Das Gedicht „Armins Klage“ von Luise Büchner beschreibt den tiefen Kummer und die Trauer einer Mutter, die ihren Sohn und ihre Tochter durch tragische Umstände verloren hat. Die Erzählung beginnt mit einer Klage an einen gewissen „Cormar“, in der die Mutter ihren Schmerz über den Tod ihrer Kinder ausdrückt. Der Verlust von Daura und Arindal, beides starke, bedeutende Figuren, ist nicht nur ein persönliches Unglück, sondern steht auch symbolisch für den Verlust von Leben und Liebe in einer Welt voller Gewalt und Tragödien. Der Kummer der Mutter wird durch die starken Naturbilder unterstrichen: der Herbstwind, die stürmischen Berge und die wilden Ströme spiegeln das Chaos und die Unwägbarkeiten des Lebens wider.
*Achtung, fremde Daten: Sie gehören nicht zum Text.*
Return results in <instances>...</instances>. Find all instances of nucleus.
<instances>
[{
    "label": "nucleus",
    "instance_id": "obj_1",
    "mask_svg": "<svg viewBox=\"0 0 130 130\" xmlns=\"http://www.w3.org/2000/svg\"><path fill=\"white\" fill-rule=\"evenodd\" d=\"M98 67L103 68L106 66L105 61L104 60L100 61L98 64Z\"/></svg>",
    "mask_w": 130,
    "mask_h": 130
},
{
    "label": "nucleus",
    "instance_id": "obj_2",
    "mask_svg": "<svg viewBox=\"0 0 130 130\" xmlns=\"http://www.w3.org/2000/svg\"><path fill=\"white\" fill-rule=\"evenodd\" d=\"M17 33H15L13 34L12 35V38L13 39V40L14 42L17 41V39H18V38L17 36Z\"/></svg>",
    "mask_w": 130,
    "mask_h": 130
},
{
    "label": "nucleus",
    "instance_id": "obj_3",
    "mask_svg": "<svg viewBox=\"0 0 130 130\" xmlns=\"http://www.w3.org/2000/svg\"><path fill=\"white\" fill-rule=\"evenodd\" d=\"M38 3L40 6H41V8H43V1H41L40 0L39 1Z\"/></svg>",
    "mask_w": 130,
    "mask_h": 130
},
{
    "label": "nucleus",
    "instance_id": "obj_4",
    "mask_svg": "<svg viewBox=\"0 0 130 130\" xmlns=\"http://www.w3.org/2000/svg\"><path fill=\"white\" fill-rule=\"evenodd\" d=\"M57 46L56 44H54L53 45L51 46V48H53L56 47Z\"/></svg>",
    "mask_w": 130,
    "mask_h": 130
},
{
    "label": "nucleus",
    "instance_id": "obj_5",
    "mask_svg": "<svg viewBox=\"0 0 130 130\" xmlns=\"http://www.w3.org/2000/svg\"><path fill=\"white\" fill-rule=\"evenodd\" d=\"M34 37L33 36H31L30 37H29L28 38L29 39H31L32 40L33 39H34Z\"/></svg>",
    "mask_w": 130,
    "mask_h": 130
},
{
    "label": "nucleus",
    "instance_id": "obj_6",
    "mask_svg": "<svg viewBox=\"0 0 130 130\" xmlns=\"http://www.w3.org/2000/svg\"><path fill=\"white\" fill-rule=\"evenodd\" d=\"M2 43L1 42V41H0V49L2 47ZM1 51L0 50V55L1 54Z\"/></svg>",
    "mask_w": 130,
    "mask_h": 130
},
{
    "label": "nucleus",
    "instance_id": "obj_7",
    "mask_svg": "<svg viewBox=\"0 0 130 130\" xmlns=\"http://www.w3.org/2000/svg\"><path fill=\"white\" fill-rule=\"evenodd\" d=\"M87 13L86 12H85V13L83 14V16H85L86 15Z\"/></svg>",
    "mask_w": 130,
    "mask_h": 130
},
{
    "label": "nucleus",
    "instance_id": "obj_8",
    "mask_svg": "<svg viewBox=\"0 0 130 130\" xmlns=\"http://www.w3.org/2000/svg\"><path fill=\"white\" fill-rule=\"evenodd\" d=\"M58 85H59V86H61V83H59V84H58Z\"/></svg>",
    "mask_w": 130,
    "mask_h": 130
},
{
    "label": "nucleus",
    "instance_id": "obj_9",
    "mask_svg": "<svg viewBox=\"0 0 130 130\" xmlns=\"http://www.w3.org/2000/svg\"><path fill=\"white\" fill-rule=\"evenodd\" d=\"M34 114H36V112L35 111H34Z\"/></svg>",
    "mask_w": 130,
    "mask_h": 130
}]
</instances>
Die Geschichte des Gedichts folgt der tragischen Liebesgeschichte zwischen Daura und Arindal. Arindal, ein tapferer Krieger, wird durch den Verrat von Erath getötet, und Daura, die ihre Liebe und ihren Schmerz in ihrer verzweifelten Suche nach Rettung ausdrückt, ist von diesem Moment an in Trauer gehüllt. Das Bild von Arindals Tod ist das zentrale Element der Klage, das die tiefste Trauer der Mutter hervorruft, da sie sowohl die körperliche Zerstörung ihrer Kinder als auch den Verlust von Idealen und Hoffnungen über den Krieg und die Gewalt hinweg betrauert. Besonders in den Szenen, in denen Daura von Armar ertrunken ist, wird die Unausweichlichkeit des Schicksals und die Bedeutung der Liebe und des Opfers deutlich.

In der zweiten Hälfte des Gedichts wird die Mutter von der vergeblichen Suche nach ihrer Tochter auf einem Felsen begleitet, von der Unmöglichkeit, ihre Kinder zu retten. Der ständige, quälende Kampf gegen das Unabänderliche wird durch den düsteren Bildwortschatz, wie den „Mond“, der bleich und schattenhaft erscheint, und den „kalten Regen“, verstärkt. Der Verlust wird als gewaltige, unerträgliche Erfahrung gezeigt, die nicht nur das Leben der Mutter verändert, sondern auch die Verbindung zur Welt der Lebenden und Toten. Ihre Sehnsucht nach ihren verlorenen Kindern ist spürbar und die Vorstellung, dass die Geister ihrer Kinder immer noch um sie schweben, verleiht dem Gedicht eine mystische und zugleich tragische Dimension.

Das Gedicht endet mit der Mutter, die am „donnernden Gestade“ sitzt und auf das „Felsengrat“ blickt, einen Ort des Todes und der Erinnerung, während sie von ihren verstorbenen Kindern träumt. Ihre Trauer hat die ganze Welt durchdrungen, die Natur selbst scheint ihren Schmerz widerzuspiegeln. Die Frage nach dem Verbleib der „Geister“ der Kinder und der Bedeutung dieses Verlusts bleibt unausgesprochen, aber durch das wiederkehrende Bild der gequälten, heulenden Winde und der stürmischen See wird der tiefe, niemals endende Schmerz ihrer Klage hervorgehoben. Die Mutter bleibt eine Figur der Trauer, deren Verlust eine weltweite Dimension angenommen hat, und ihr Schmerz ist sowohl eine persönliche als auch eine universelle Erfahrung des menschlichen Leidens.

Weitere Informationen

Hier finden sich noch weitere Informationen zu diesem Gedicht und der Seite.

Lizenz und Verwendung

Dieses Gedicht fällt unter die „public domain“ oder Gemeinfreiheit. Gemeinfreiheit bedeutet, dass ein Werk nicht (mehr) durch Urheberrechte geschützt ist und daher von allen ohne Erlaubnis des Urhebers frei genutzt, vervielfältigt und verbreitet werden darf. Sie tritt meist nach Ablauf der gesetzlichen Schutzfrist ein, z. B. 70 Jahre nach dem Tod des Autors. Weitere Informationen dazu finden sich hier.